Fable for Parrish Maynard
One day the best dancer in the world lost his gravity. It happened as
he was making a leap, and he spent some time bouncing between the ceiling and
floor before he managed to slow down. A lot of people were upset; a number of
prominent specialists in the theory of general relativity jumped off cliffs, and
ballet fans were aghast that the dancer's carreer had ended so abruptly and
bizarrely. For he could no longer dance - he couldn't run across a stage or
jump or even stand still if there was the slightest draft. He locked himself up
in a studio and sat in mid-air scowling. But after a while, being the best
dancer in the world, he realized that even drifting above the floor he could
still dance - and he stretched out his limbs and danced a strange new dance, his
body never moving but twisting and turning as if pinned at the center of the
universe. Then suddenly his gravity return - tripled. He crashed to the ground
and was barely able to even lift his head. The ballet world was once again
horrified, and the remaining general relativists took to drink. But the dancer
was very strong, and he learned a slow, painful dance; at its climax he
stood upright. This cycle of disasters and overcoming repeated over and over
until no-one was interested anymore. The dancer stayed in his studio, learning
how to dance when the floor shook violently under his feet or a gale force wind
blew continually in his face. He even began to look forward to the next
impossible challenge.
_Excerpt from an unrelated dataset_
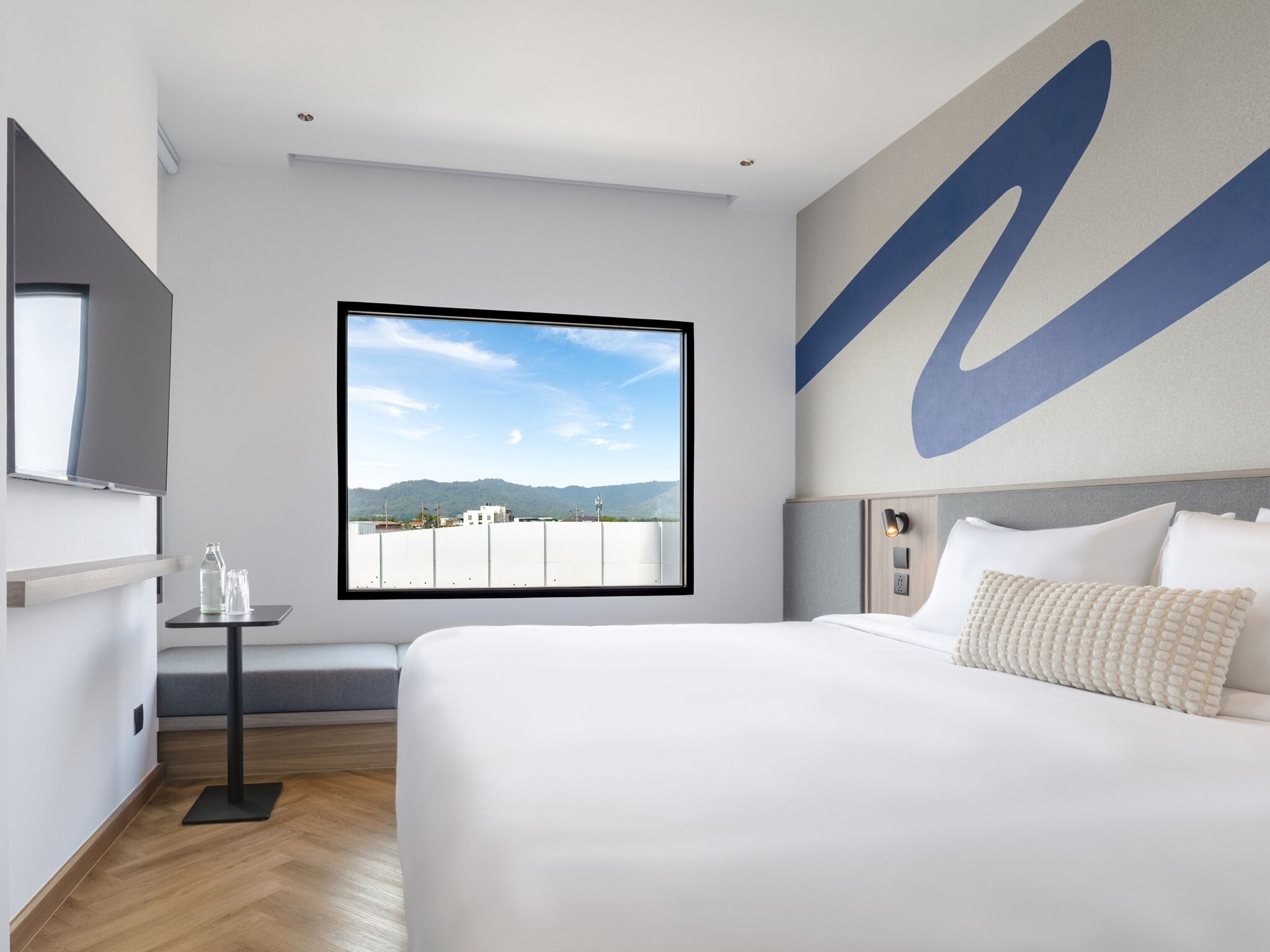 Superior King Room | Ilmainen Wi-Fi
This went on for years, until finally he was no longer as
strong or fast as in his youth, and some young dancers surpassed him; then
the impediments stopped. The dancer was old - his knees hurt, his back muscles
spasmed, his reflexes were slow. Yet all this was but another obstacle to be
overcome. Some people, seeing him dance, said he was still the best in the
world, but they were probably just being sentimental.